January/February 2016

Leading into the future:
Perceptions of school board presidents on essential knowledge and skills for superintendents


By Jenny Tripses, John Hunt, JoHyun Kim, and Sandra Watkins

Jenny Tripses, Ph.D., is a professor and coordinator in the department of Leadership in Educational Administration at Bradley University. John Hunt, Ph.D., is professor emeritus of educational leadership at Southern Illinois University Edwardsville. JoHyun Kim, Ph.D., is assistant professor of educational leadership at Texas A&M University, Commerce. Sandra Watkins, Ph.D., is a professor of educational leadership in the College of Education & Human Services at Western Illinois University.

Those responsible to ensure that all students receive an education that prepares them to be “career and college ready” recognize that achieving educational excellence is no simple matter. Dealing with challenges such as dwindling finances, unfunded mandates, and shifting student populations requires strong teamwork between school boards and school administrators.
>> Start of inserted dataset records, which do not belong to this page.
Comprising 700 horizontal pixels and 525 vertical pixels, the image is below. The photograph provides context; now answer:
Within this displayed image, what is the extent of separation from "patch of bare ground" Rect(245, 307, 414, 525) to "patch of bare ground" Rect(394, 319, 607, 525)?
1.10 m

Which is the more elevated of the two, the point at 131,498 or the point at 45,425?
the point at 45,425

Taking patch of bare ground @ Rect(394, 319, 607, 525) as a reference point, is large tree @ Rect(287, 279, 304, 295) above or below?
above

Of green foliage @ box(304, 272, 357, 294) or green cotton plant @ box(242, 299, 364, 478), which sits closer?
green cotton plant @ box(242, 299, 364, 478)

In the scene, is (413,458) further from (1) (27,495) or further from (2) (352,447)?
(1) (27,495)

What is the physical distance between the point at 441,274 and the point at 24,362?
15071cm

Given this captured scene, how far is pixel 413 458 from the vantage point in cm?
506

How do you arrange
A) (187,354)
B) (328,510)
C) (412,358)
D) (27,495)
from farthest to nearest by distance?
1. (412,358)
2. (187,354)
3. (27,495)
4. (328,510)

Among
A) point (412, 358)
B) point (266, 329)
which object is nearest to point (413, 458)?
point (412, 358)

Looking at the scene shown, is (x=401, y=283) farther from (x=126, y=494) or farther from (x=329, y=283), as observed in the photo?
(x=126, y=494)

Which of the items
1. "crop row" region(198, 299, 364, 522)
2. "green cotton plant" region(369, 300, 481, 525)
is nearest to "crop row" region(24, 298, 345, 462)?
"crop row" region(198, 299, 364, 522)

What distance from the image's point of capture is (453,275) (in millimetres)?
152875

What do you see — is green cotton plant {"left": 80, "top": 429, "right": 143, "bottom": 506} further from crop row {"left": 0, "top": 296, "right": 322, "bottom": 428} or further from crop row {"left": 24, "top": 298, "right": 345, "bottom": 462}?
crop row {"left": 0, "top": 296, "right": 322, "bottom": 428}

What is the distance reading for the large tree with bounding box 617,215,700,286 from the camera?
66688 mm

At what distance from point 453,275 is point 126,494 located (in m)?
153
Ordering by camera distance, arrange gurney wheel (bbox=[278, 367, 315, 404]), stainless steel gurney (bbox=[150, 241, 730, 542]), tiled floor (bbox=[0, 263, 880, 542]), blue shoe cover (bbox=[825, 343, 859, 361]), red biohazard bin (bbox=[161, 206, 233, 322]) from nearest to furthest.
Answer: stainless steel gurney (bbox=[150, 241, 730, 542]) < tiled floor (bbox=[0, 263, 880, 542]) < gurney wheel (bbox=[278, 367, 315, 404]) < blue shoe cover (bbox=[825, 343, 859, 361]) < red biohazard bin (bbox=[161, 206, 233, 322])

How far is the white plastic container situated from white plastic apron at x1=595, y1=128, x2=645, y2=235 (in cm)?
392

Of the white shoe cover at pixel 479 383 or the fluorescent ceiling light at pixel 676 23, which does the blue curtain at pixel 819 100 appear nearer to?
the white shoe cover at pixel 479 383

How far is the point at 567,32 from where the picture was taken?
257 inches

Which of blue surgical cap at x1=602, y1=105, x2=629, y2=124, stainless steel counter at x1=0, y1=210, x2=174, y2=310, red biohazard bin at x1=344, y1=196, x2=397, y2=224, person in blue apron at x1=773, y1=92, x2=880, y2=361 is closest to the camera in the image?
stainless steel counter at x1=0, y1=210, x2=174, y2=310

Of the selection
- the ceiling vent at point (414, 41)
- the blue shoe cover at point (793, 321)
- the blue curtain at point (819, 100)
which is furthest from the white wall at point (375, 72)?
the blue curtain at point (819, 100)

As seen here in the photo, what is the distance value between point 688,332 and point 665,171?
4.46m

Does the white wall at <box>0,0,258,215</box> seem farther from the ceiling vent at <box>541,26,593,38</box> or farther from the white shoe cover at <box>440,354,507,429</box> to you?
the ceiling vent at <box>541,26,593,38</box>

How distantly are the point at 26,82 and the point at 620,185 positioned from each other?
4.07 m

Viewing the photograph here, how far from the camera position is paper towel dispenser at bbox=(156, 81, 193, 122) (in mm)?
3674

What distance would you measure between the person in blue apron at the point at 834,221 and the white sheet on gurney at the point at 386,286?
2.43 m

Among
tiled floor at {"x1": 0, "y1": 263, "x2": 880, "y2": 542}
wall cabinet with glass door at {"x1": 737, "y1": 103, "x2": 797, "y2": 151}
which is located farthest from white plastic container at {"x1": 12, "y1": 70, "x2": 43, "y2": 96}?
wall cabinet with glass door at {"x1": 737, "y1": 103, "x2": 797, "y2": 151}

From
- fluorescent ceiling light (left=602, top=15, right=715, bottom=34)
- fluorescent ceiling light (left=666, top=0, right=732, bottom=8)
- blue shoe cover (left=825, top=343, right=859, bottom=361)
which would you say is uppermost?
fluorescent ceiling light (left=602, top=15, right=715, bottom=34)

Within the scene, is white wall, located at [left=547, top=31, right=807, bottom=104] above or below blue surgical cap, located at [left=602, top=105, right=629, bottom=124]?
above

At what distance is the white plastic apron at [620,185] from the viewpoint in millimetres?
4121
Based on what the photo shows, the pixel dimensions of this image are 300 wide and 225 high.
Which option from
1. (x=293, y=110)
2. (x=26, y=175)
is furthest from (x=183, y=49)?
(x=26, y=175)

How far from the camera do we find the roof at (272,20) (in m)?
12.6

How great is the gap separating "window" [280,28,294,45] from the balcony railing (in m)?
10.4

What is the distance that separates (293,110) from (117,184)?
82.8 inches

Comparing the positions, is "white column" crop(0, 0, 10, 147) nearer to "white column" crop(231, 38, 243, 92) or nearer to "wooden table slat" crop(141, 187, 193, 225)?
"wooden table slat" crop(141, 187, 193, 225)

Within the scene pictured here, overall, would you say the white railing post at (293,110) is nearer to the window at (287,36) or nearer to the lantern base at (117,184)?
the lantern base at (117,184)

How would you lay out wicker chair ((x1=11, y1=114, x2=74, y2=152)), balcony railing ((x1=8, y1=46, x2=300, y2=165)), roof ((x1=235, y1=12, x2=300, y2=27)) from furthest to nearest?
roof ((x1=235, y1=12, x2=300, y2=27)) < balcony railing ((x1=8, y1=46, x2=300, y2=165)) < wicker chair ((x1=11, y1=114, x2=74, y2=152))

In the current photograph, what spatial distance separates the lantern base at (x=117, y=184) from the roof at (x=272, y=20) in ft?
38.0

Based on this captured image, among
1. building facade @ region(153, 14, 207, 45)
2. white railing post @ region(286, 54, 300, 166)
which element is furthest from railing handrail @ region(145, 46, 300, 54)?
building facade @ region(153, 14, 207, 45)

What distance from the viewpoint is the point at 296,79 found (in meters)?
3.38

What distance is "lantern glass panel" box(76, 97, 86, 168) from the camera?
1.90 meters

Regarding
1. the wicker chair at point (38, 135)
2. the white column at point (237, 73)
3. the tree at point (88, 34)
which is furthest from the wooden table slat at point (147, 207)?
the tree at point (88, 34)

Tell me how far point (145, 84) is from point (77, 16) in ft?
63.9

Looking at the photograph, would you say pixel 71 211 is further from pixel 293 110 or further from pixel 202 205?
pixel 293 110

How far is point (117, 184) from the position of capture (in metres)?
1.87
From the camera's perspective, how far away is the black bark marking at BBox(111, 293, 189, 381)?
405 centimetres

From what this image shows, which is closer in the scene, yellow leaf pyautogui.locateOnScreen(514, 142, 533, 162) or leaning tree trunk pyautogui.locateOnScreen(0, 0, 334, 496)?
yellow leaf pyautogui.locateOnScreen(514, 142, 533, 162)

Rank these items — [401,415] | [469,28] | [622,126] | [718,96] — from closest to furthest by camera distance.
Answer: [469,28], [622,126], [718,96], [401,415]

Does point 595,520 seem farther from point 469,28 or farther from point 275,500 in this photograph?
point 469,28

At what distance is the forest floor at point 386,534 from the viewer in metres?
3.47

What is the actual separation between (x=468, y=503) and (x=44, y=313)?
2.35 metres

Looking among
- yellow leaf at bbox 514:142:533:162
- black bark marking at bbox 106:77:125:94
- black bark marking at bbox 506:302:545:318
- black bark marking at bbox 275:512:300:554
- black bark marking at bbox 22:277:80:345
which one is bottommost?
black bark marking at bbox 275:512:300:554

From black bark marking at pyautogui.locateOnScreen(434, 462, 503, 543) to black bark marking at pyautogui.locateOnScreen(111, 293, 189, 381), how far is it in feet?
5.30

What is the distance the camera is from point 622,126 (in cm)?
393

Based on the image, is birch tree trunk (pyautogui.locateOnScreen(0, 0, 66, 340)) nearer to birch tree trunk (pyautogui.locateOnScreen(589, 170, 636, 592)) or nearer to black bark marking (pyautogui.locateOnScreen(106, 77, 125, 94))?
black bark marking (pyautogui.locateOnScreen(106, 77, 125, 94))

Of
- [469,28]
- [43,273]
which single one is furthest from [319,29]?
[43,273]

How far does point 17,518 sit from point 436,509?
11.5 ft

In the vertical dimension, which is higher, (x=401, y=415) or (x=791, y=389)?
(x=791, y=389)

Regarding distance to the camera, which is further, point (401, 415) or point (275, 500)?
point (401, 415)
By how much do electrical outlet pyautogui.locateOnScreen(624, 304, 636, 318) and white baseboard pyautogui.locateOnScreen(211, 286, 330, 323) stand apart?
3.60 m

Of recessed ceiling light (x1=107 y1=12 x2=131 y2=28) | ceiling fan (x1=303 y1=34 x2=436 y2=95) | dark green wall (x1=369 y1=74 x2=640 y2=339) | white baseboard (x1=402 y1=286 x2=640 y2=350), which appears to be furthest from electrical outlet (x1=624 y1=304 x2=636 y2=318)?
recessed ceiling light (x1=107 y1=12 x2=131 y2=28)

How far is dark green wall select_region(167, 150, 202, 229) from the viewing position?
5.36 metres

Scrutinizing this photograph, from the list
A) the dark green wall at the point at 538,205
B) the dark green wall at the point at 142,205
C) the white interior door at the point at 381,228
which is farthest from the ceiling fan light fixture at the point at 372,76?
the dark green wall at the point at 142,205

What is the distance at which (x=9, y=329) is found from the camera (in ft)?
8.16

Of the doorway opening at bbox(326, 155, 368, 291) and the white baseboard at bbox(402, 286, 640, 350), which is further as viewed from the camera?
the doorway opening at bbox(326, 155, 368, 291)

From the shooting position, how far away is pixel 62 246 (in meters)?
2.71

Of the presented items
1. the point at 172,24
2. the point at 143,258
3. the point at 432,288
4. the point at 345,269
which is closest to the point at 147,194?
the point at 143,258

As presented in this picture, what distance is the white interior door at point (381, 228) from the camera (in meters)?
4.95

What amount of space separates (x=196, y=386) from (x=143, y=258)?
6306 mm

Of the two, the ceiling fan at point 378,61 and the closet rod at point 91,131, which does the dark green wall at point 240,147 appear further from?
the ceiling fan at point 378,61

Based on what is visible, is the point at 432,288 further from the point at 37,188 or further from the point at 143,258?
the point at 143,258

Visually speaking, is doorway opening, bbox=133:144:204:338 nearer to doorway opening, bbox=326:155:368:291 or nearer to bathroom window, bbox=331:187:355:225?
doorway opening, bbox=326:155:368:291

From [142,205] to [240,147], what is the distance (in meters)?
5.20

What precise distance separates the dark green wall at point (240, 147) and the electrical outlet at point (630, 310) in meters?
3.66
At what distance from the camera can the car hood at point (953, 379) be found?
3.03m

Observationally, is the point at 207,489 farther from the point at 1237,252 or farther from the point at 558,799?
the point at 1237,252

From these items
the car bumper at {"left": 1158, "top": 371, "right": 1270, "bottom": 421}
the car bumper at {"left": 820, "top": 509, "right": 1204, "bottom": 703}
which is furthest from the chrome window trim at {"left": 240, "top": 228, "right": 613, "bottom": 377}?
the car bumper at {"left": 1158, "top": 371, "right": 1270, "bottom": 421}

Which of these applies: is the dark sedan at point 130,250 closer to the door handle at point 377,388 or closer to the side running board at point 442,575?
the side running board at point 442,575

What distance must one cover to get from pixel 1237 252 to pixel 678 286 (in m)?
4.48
Two years ago, the Illinois Association of School Boards and four professors who teach in administrator preparation programs teamed up to find out what Illinois school board presidents believe successful superintendents need to know and be able to do. As professors, we believed school board members had valuable opinions about superintendent characteristics that could inform graduate school superintendent preparation programs. We greatly appreciated IASB’s assistance with this research study.

The purpose of the study was to determine what school board presidents believe are the competencies and skills superintendents need to work successfully with school boards in changing environments. Information was also sought about what school board presidents believed were critical personal and social skills for superintendents.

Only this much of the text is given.